Il est tout aussi important de reconnaître que d’instruire les élèves est une activité profondément humaine. La complexité infinie des interactions humaines signifie que l’éducation sera toujours en partie un art. Prendre la décision de ce qui est nécessaire dans le cas d’un élève en particulier ou dans la poursuite d’un objectif précis ne pourra jamais être déterminé par un algorithme ou un organigramme. L’amalgame de connaissances, d’expérience et de jugement professionnel est la clé d’un exercice professionnel sûr et excellent. Tout cela pour dire que créer un partenariat avec un organisme tel que researchED, avec d’autres initiatives approuvées à la Réunion annuelle de l’Assemblée provinciale (RAAP) 2018 d’OSSTF/FEESO, ne consiste pas du tout à imposer des pratiques précises à nos membres. OSSTF/FEESO n’a ni l’autorité ni la volonté de le faire. Il s’agit plutôt de répondre à un besoin, souvent exprimé par les membres eux-mêmes, d’être appuyés dans l’exercice de leur jugement professionnel. En le faisant, nous contribuons à l’épanouissement professionnel de nos membres et renforçons notre capacité à avoir une incidence sur les politiques en éducation et à négocier en leur nom.

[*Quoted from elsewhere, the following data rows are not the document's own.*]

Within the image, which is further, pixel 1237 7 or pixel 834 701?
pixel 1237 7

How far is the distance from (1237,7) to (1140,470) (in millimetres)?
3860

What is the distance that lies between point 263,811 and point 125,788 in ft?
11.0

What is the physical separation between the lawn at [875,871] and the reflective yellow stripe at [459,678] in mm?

Soyez assurés que cette reconquête de notre professionnalisme ne se produira pas sans opposition de la part de certains groupes. Dans certains cas, nos employeurs craindront de céder la prise de décisions à celles et à ceux qui travaillent véritablement avec les élèves. D’autres se méprendront sur nos intentions, peut-être délibérément. Et ceux qui ont un intérêt à promouvoir toute nouvelle « Formule magique X » qu’ils prétendent être indispensables pour une éducation efficace craindront de perdre ce secteur. Mais ceci ne devrait en aucun cas nous dissuader, car lorsque quelqu’un insiste pour que nous adoptions une nouvelle stratégie, technologie ou autre innovation, il suffit de leur poser la question toute simple, mais pertinente : « Quelle preuve avez-vous que ceci fonctionnera? » Bien qu’il soit probable, que comme Dylan Wiliam l’a dit : « rien ne fonctionne partout et que tout fonctionne quelque part », il y a des paris qui sont à soutenir plus que d’autres pour en venir à trouver la solution la plus efficace. Tant que le temps demeure la matière première la plus précieuse d’un éducateur, nous ne pouvons pas nous permettre de le gaspiller à des initiatives qui ont été décrétées et qui n’ont même pas la moindre chance de répondre à cette question.

Maintes et maintes fois, on m’a confirmé que nos membres souhaitent servir au mieux les élèves, quel que soit le milieu dans lequel ils travaillent. Tant qu’ils souhaiteront que nous le fassions, OSSTF/FEESO continuera de trouver des moyens de les soutenir dans l’exercice de leur jugement professionnel.

About Harvey Bischof
Harvey Bischof est le 66e président provincial d’OSSTF/FEESO. Il a été élu pour la première fois à l’Exécutif provincial en 2007 au poste d’agent de l’Exécutif puis comme vice-président en 2011, 2013 et 2015. Il a été élu président en 2017.